The large collection of research materials has great potential as future generations of students, faculty and other researchers study the development of Texas through the business dealings of a land baron little known until recent years. The Roberts Papers provide new insights into the close relationship between Texas and the American South. During the Civil War J.C. Roberts was active in moving cotton through Matamoras into Confederate hands.
Research of the papers will almost certainly bring new understanding about the latter history of the Robertson Colony, a large Mexican land grant that ultimately evolved into 17 Texas counties in modern East-Central Texas including Robertson County, where the manuscripts were found. Personal and business correspondence and related items in the collection span half a century, covering the period from the late 1850s to approximately 1905, to shortly before the death of Roberts. A highly significant Texas land holder, Roberts had diverse interests including the promotion of Polish immigration from Eastern Europe into Texas during the late 19th century.

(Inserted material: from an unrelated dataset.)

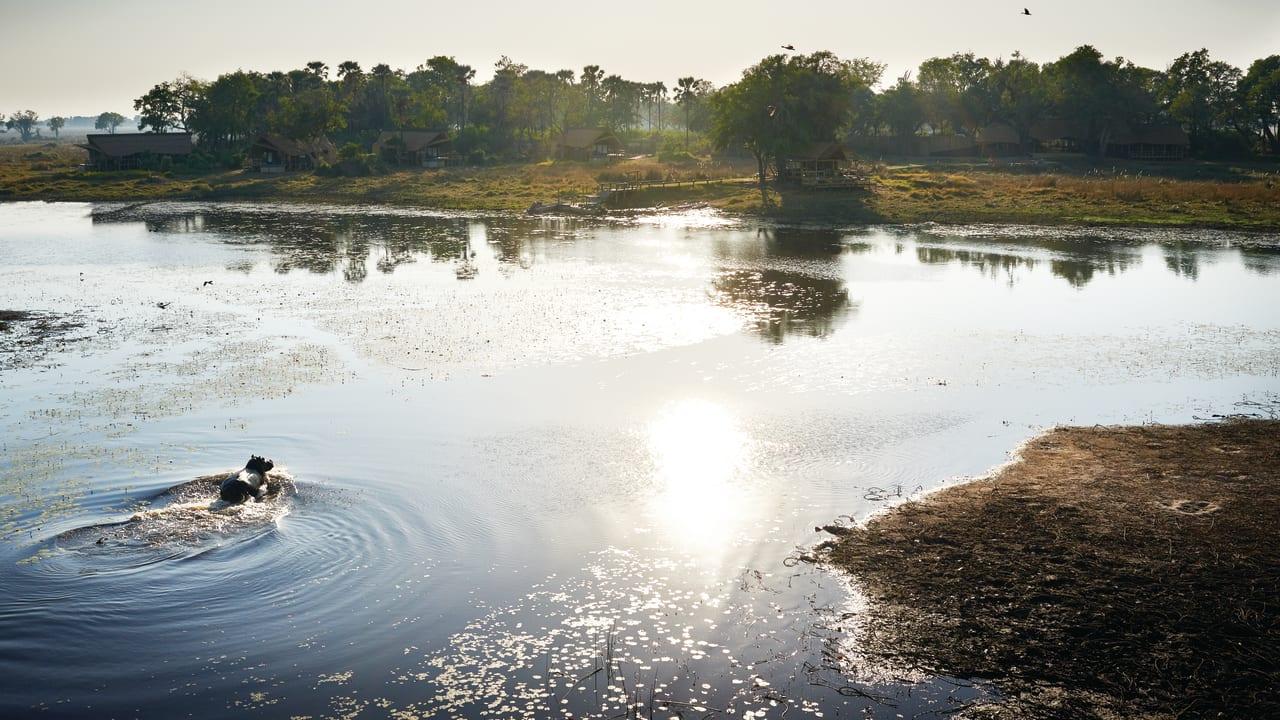 Mokoro canoe trip, Okavango Delta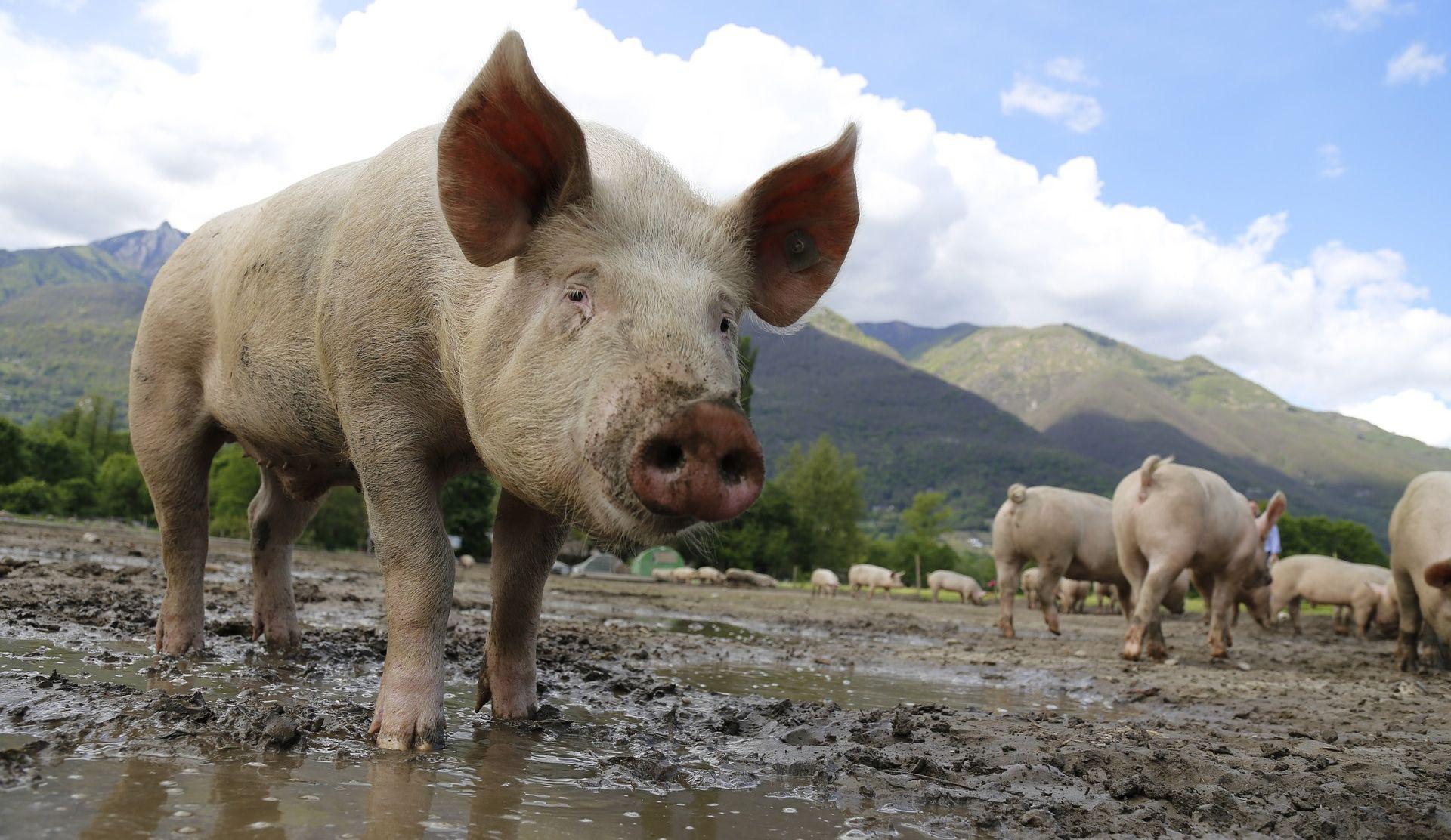 Zapadnoj Europi prijeti svinjska kuga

Originally from Virginia and Kentucky, Roberts entered Texas through Galveston in 1852. His wife, a Pennsylvanian, came to Texas as his bride after the Civil War. They first met when she nursed him back to health after he lost an arm in the Battle of Gaines Mill, Virginia, where he fought with John Bell Hood’s Texas Brigade. Mary Louisa Walker—herself an interesting figure—was a Confederate patriot who moved back and forth across the lines of battle during the war. The couple married after a lengthy postwar courtship largely carried out through personal correspondence. The striking house they built near Bremond in 1869 on Texas State Highway 14 was an excellent example of plantation-style architecture.

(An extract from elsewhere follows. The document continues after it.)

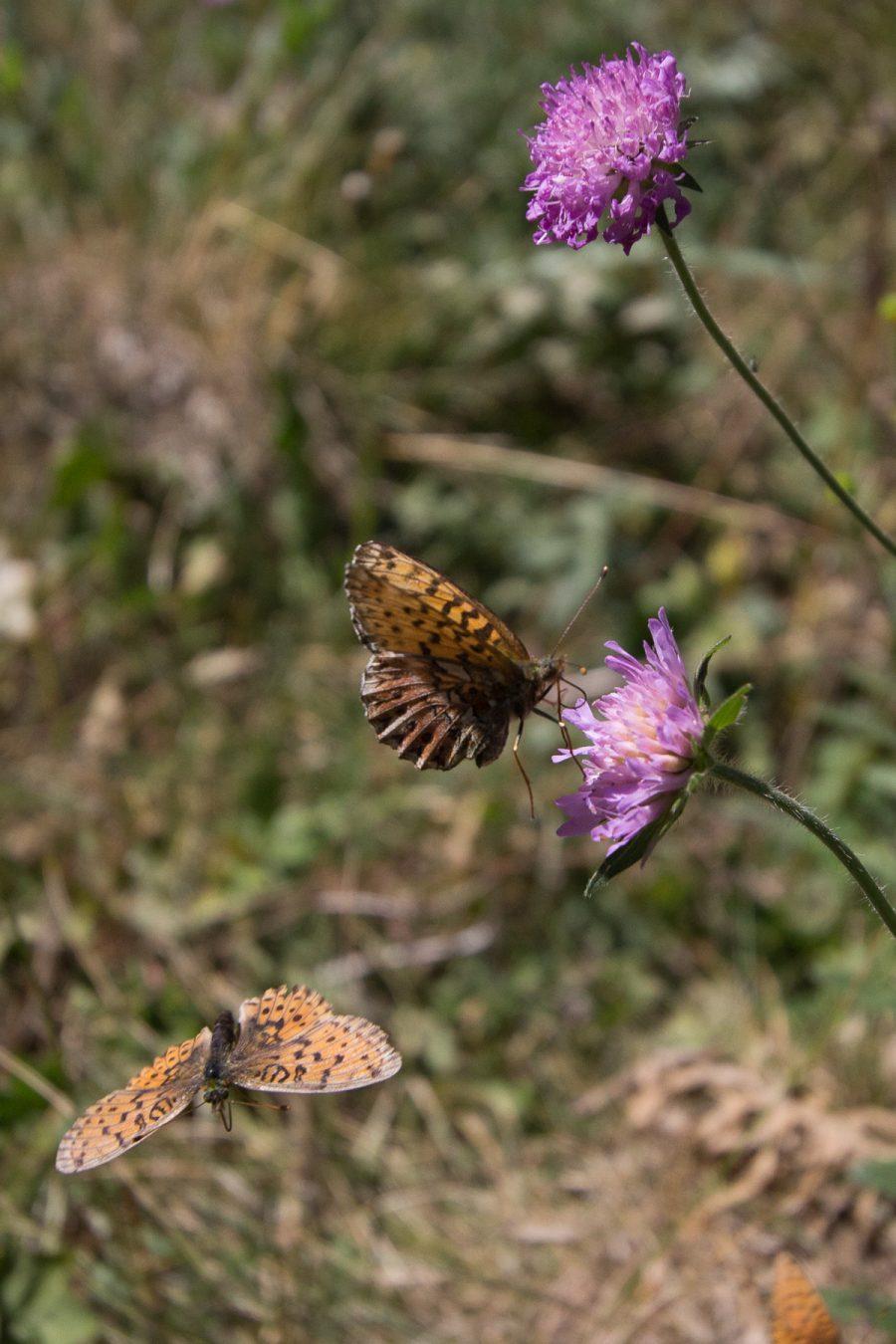 Butterflies, 2016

Contributions to replenish The Texas Collection’s special acquisitions fund may be made using the form on the back of this newsletter. The library’s endowment earnings were used to purchase the papers, which cost $40,000. Three generous donors have contributed $7,000, and it is hoped that others donors will help cover the remaining cost of such an outstanding acquisition. Archival processing of this huge collection has begun, but the Roberts Papers may not be ready for scholarly use for at least a year.